Wednesday, June 29, 2011

I Do Not Recommend a Summer Semester

This Summer semester has been hard.  Like, haaaard.  As in, very difficult.

As in, last week I crawled out of my cave for the first time in a month, brushed my greasy hair out of my eyes and blinked into the unrelenting sunlight.

Okay, just kidding, my hair wasn't greasy.  I have been bathing regularly.  Sometimes I would take a shower in the middle of the day just to jolt myself out of the endless loop of Richard Nixon's political career, global warming, quadratic equations and the universal symbolism of the hickory tree in literature.  I'm clean, but I'm definitely not socialized any longer.  I do, however, know exactly what has happened on all the seasons of all the cities of The Real Housewives, because as it turns out, rich women with a complete lack of self-awareness bickering is great background noise for studying.

There were several problems inherent in a Summer semester for me.  I will list them for you now.

1.  I have kids.  Kids who are not in school this summer.  I did get them into a lovely day camp every weekday from 12:00pm to 6:00pm, but that was mostly in order for me to go to algebra class on Tuesdays and Thursdays.  Most days, I feel like I haven't seen them much this summer.  (Although, some days I feel like I have seen them entirely too much.)  It has gotten to where every time M2 sees me open up my laptop, he screams "Noooooo!" purely on reflex.

2.  I am stupid.  Somehow, I managed to sign up for two five-and-a-half-week classes and two eleven-week classes.  This resulted in a June filled with exquisite horrors including a history test every Tuesday that necessitated reading and taking notes on at least four chapters of the history textbook every blessed week and an English paper every week also.  Which, as you may recall, involved reading depressing short stories and then writing at least three pages on the symbolism, point-of-view and other things I'd rather not write about.  Oh yeah, and I had to write an eight-page annotated paper for history.  Not to mention, two algebra assignments every week that consisted of at least 20-30 problems and having to read about two chapters of Environmental Science from the world's most boring and pessimistic textbook ever.  It should seriously be called Fuck It, We're All Going To Die and It's America's Fault: A Study in Earth Science.  I'm also required to watch videos laden with the fish with three eyes from The Simpsons and oil-logged birds and otters pulled from waters contaminated by oilspills.  And somehow, through all the tears for the poor chocolate-covered birds and otters, I have to take notes.  The good part in all this is that the five-and-a-half-week classes are over, so we're down to the Algebra and Environmental Science.  And guess what?  I have tests in both this week.  Hooray.

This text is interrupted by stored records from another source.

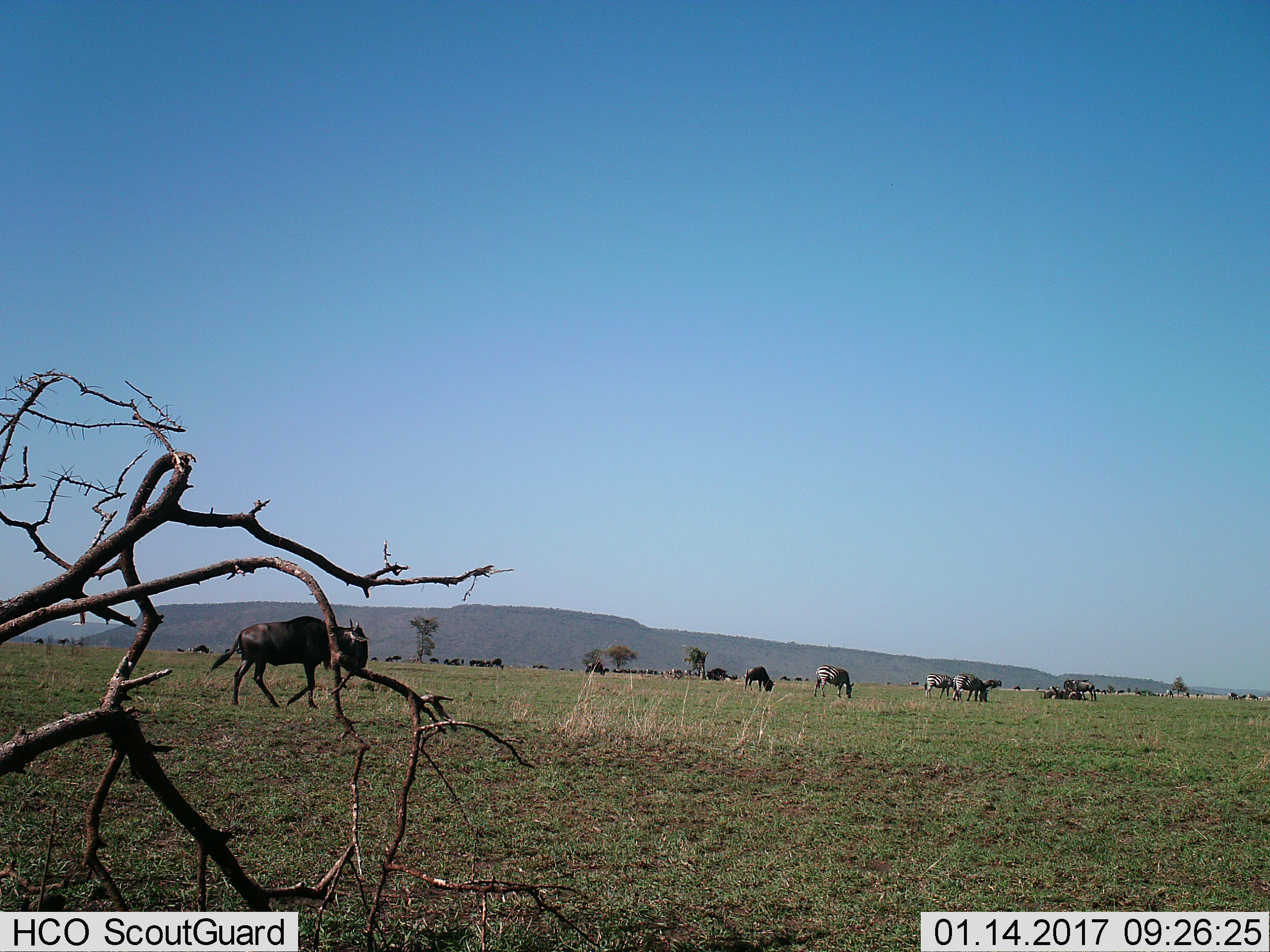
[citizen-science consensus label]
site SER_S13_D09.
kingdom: Animalia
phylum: Chordata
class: Mammalia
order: Artiodactyla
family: Bovidae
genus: Connochaetes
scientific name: Connochaetes taurinus taurinus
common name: blue wildebeest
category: wildebeestblue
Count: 11-50.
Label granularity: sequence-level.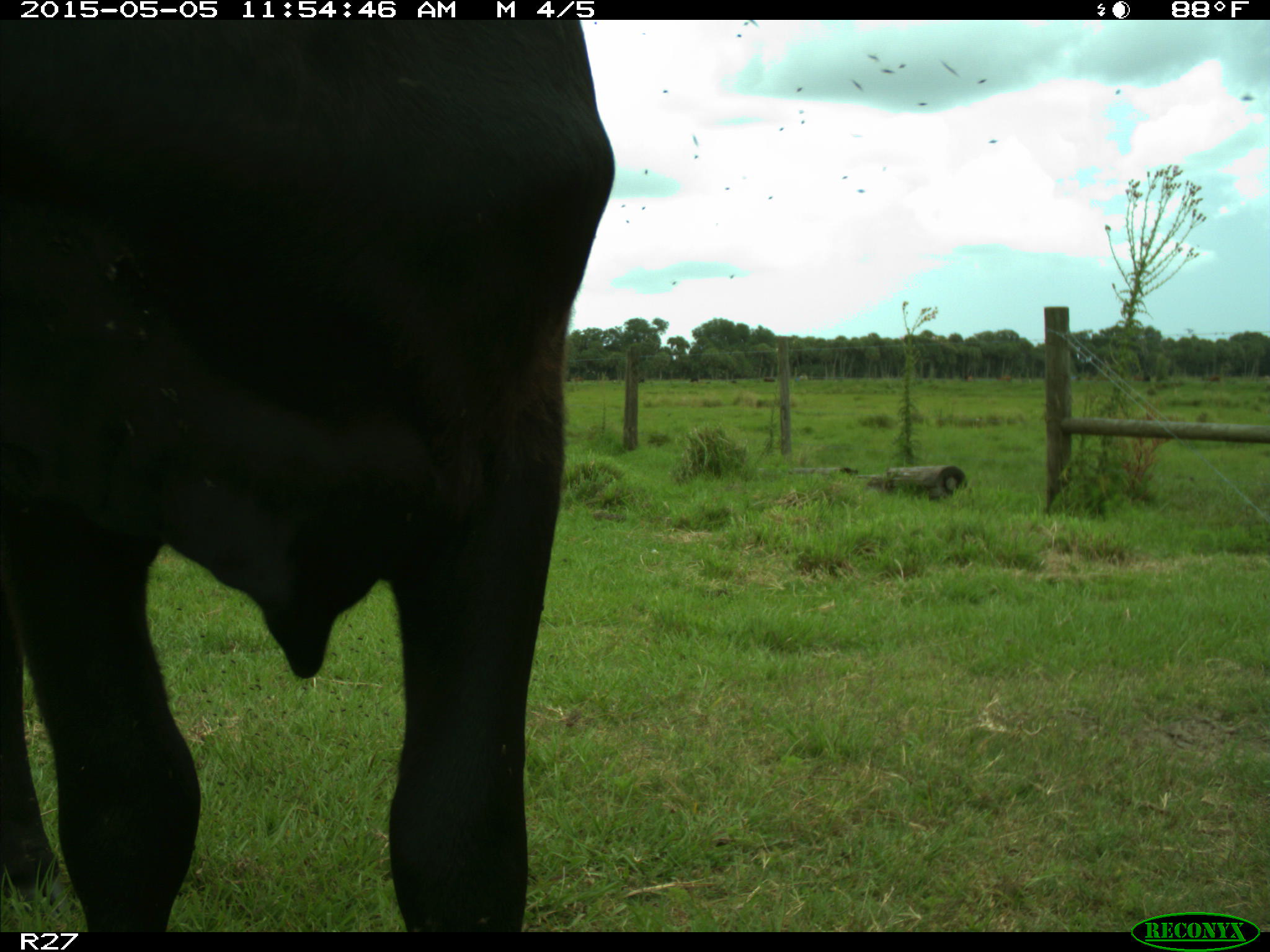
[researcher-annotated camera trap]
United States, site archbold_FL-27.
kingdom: Animalia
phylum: Chordata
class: Mammalia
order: Artiodactyla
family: Bovidae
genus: Bos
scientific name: Bos taurus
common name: domestic cow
Bos taurus (domestic cow).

3.  I am still unemployed.  Actually, I think this is less a problem and more a plus at the moment.  If I had to juggle a job with all the rest of this nonsense, I would be in the proverbial padded room right now.  I can't even clean my house on any sort of basis, much less do a good job for somebody else.  However, the lack of employment does mean abject poverty at the moment.  Spike and I decided that we will revisit the employment issue when the kids are back in school in August.  As it stands, a job would be tough after August 5th anyway, as camp ends that day and they would have nowhere to go from then until school starts August 23rd.

The long and the short of it is - this is a lot of work.  By some miracle, I still have a 4.0, but I'm pretty sure that my algebra class is going to be the killer there.  I got an 83 on my first test, and I walked out of there thinking I aced it.  But it turns out that I'm not as awesome as I thought I was, and I made approximately two billion stupid mistakes that turned my aced test into an 83.  And that was on the stuff I already knew from Elementary Algebra.  I am in deep doo-doo.

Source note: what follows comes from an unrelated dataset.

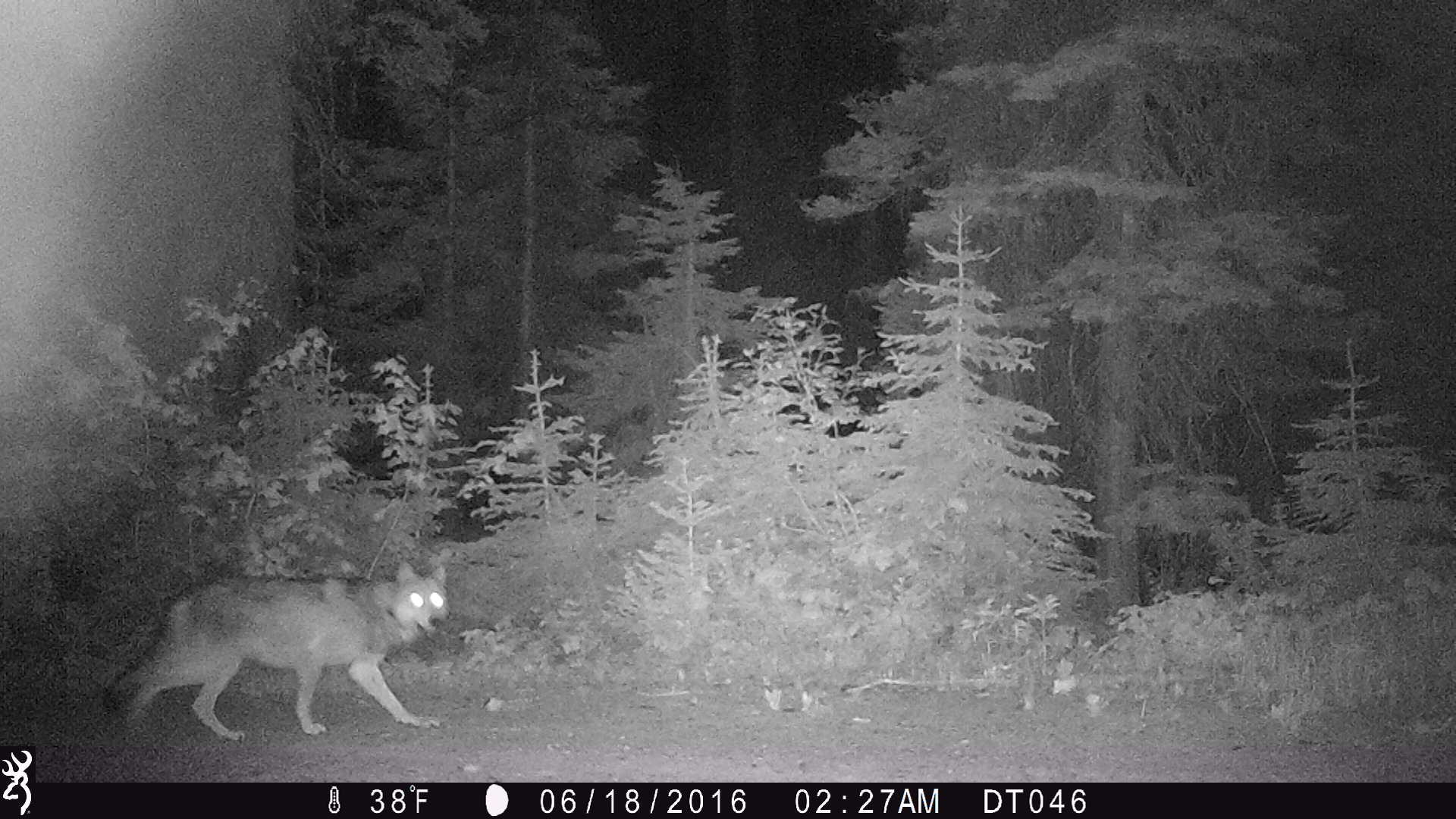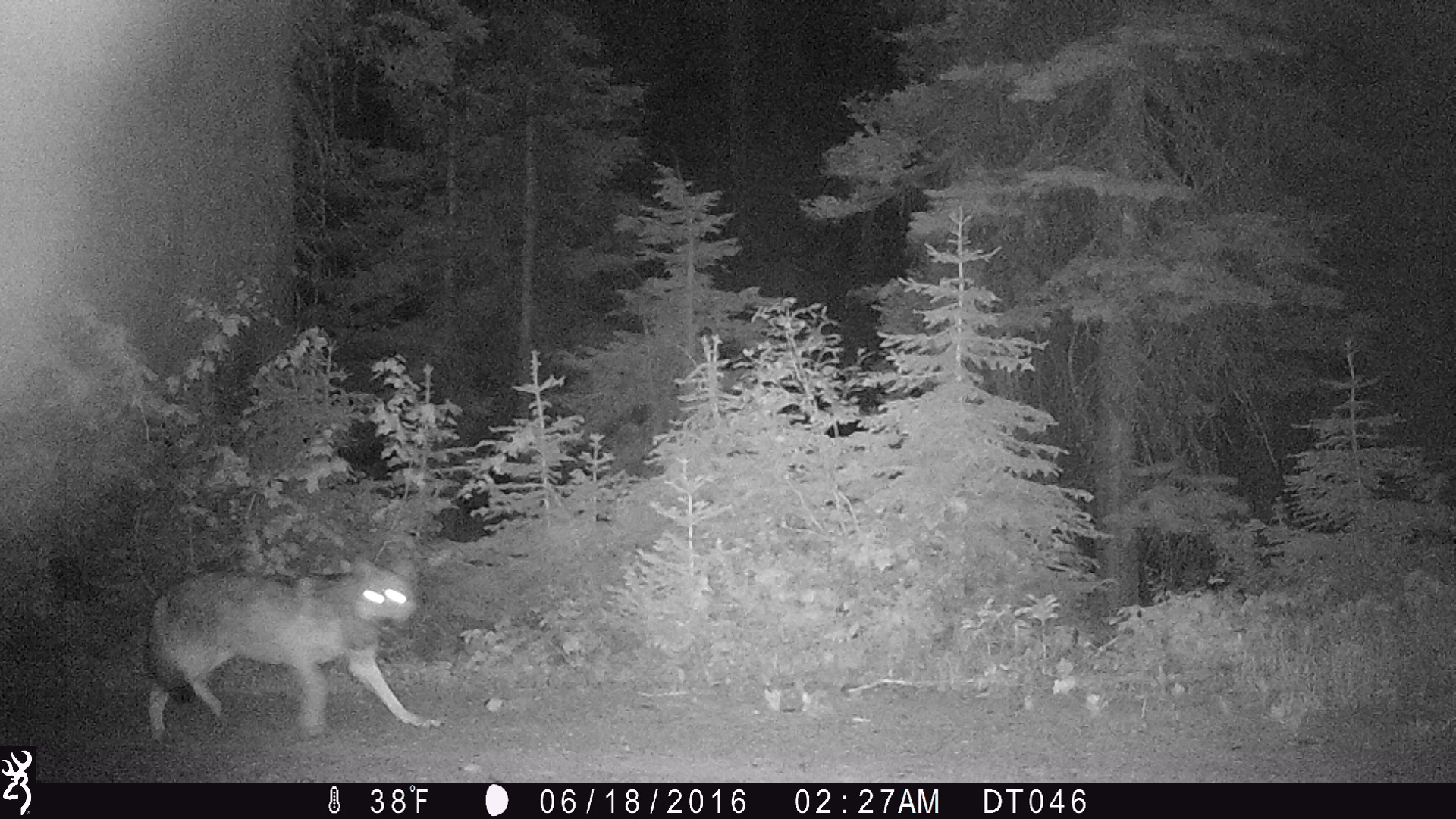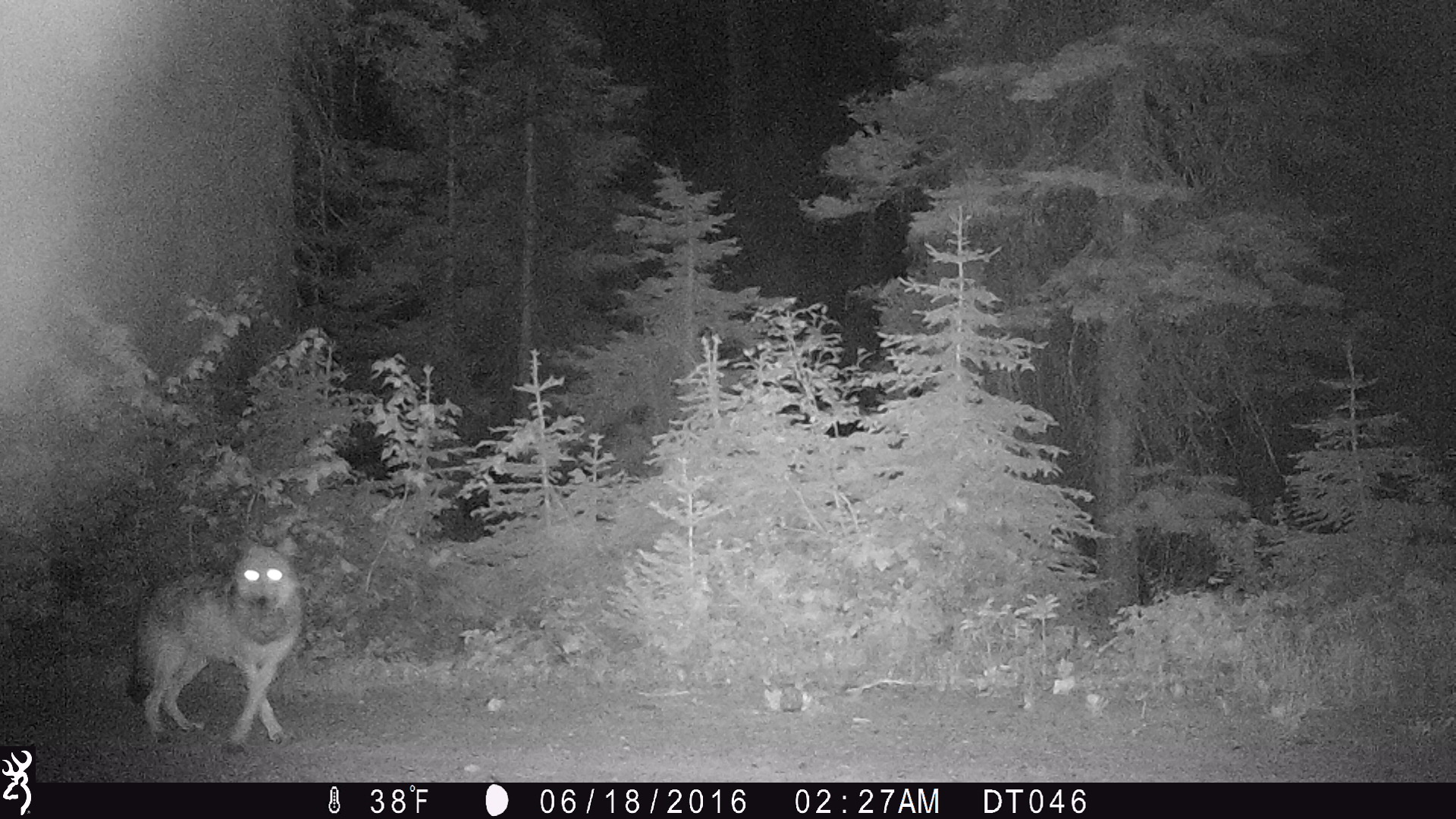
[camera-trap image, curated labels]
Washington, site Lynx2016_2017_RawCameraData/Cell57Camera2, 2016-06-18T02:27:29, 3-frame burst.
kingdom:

The good(?) news is that when this semester is over, I have seventeen days until the next one starts.  That's seventeen days off, bitches!  Probably, I will sleep through fourteen of them, because I am tired.  I am parent-of-a-newborn tired, that bone-deep exhaustion that you secretly fear will become a part of you forever.  August 5th is like a finishing line, and I am that runner whose bowels have completely failed them during the marathon, and I am shitting myself all the way to that nebulous tape somewhere off in the distance.

In other good news, I've lost 14 pounds since May 23rd.  Never let them tell you that absolute overuse of your brain doesn't burn calories.